These are the words of newcomer market analyst, writer and bridge-builder Khairunnisa (Inda) Intiar, who explains how her experience on Canada C3 has inspired her to take action back home in the Maritimes.
Ten days may not seem like a long time, but there were conversations that changed the way I view patriotism, diversity, inclusion, reconciliation and the idea of home. It changed the way I see the region I consider home – the Maritimes. Perhaps one of the biggest thing I got was the inspiration to work on things that make me feel alive and work towards creating a community that I envision. Here are two other ways Canada C3 has inspired me:
Explore Your Home:
C3 revived a spirit of adventure and learning in me. I loved visiting new places and meeting new people and learning new things everyday while on the ship. That made me want to know and see more of what Canada has to offer. I want to learn about its history – the good and the bad. I want to know its challenges and issues and opportunities. I want to know so much more about the Indigenous peoples of Turtle Island, especially those whose territories I live on in New Brunswick. I want to see coastlines and cliffs and oceans and lakes and all of that. I want to know where I fit in this place I consider home.
So I started a personal reading list and added to my podcast list to learn more about Indigenous issues based on recommendations by a fellow Leg 3 participant Aryn. I started going back to French lessons and taking part in conversation circles. I’m a bit better at it, but I still need to do a lot more before I become fluent. This summer, I also made it a point to visit places I’ve never been to in the Maritimes (and there are so many!). My friends and I got to see great sceneries, but our visits to places along the coasts of Nova Scotia, P.E.I. and New Brunswick also led us to Acadian, Mi’kmaq and African-Canadian history, and the stories of industries that boomed and busted. There’s still so much of the Maritimes to explore. Hopefully I’ll make my way to Newfoundland and Labrador and all the way west over the coming years.
Private citizens can make a difference:
On the ship, there were many people who make a difference in Canada and the world in their everyday lives – through their own non-profits, through research, through charity work, through art, by starting expeditions, facilitating dialogue, you name it. I had always believed that everybody can do their part to make a community stronger, but meeting the people on the ship emboldened this belief and made me less scared to start something. If you see a problem, come up with a solution and work on implementing that. We don’t have to wait for the government to effect change.
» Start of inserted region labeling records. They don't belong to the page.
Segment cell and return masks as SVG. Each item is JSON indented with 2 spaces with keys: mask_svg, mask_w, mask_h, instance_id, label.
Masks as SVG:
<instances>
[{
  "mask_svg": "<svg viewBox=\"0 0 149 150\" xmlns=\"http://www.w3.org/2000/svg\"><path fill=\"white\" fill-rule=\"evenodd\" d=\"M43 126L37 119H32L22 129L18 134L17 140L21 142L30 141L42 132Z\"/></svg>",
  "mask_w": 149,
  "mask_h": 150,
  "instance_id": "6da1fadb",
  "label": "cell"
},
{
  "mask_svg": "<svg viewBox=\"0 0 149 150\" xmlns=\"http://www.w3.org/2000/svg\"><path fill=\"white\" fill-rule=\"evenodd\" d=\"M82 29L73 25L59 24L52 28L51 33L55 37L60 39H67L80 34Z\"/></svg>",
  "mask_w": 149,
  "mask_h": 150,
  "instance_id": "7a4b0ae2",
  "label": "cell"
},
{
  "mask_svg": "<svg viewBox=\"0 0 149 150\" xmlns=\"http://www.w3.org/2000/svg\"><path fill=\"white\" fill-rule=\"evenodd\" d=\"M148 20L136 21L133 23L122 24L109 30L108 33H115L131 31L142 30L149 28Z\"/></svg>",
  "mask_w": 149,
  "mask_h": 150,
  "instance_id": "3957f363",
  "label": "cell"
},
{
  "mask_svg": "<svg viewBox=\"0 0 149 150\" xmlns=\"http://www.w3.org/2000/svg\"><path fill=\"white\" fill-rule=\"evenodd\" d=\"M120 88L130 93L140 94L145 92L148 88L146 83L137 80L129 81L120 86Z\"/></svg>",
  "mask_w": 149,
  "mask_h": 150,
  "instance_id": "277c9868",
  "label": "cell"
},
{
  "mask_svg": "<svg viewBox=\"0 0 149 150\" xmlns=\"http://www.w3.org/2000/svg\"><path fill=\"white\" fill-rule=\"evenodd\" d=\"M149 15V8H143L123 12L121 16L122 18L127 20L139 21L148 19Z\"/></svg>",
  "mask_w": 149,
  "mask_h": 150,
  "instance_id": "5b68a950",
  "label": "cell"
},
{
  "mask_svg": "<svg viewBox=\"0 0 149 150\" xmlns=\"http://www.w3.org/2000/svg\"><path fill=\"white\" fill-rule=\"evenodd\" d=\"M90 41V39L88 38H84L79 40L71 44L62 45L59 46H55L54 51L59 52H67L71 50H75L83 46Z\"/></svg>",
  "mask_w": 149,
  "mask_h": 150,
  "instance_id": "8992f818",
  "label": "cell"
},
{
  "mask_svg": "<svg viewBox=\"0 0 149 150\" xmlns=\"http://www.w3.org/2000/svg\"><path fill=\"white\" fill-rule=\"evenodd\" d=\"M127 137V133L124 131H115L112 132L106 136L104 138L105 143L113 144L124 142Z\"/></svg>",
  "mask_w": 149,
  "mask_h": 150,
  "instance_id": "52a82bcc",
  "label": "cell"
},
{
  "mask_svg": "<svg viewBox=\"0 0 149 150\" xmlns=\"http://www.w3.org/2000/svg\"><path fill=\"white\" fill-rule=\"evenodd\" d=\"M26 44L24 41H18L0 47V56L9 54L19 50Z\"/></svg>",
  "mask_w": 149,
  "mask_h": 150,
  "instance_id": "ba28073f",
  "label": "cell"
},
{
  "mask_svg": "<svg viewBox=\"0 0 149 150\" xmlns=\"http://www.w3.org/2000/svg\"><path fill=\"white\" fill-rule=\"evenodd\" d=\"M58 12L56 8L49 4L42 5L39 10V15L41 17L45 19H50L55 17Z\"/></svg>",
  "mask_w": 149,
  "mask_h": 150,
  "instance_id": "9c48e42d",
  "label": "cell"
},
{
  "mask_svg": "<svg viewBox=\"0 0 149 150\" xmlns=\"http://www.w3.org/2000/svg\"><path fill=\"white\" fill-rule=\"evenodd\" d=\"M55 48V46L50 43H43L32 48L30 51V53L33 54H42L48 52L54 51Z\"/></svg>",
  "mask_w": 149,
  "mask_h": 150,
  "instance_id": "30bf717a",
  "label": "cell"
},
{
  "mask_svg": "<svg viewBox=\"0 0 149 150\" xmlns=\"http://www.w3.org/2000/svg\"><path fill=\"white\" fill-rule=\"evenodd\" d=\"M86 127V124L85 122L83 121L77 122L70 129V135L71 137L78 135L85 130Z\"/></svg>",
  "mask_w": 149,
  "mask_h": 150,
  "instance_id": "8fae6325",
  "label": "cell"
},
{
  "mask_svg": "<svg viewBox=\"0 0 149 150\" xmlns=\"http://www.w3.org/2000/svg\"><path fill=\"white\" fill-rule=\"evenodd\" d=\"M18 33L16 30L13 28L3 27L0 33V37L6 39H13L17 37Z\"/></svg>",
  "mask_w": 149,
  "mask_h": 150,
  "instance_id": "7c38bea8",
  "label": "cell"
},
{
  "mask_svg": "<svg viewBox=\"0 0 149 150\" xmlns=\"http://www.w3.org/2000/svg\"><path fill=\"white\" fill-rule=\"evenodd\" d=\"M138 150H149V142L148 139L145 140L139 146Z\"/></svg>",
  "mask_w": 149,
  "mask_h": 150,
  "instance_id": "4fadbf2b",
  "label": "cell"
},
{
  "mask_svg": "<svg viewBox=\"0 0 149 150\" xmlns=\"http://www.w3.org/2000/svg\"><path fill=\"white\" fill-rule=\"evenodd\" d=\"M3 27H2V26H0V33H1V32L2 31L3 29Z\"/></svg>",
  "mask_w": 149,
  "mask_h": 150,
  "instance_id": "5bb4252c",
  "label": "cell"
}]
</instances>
In part inspired by this, my friend and I started a diversity and inclusion project called Woven Cultures that’s aimed at children and youth. We’re still shaping it up with partners, but so far we’ve delivered workshops for around 100 kids and youth through schools, Boys and Girls Club and multicultural events. We’ve hosted activities for adults as well. We aim to show that diversity makes our lives richer, and inclusion is about respecting one another.
And because I saw first hand how dialogue can change hearts and minds while on the ship, I try to do my best to foster conversations between people of different backgrounds – especially to get minority voices and misunderstood voices to tell their own stories. Whether through the mosque, sitting on a non-profit board, projects with youth, or in other ways in my daily life and work, I try to do a little bit to contribute to a stronger community.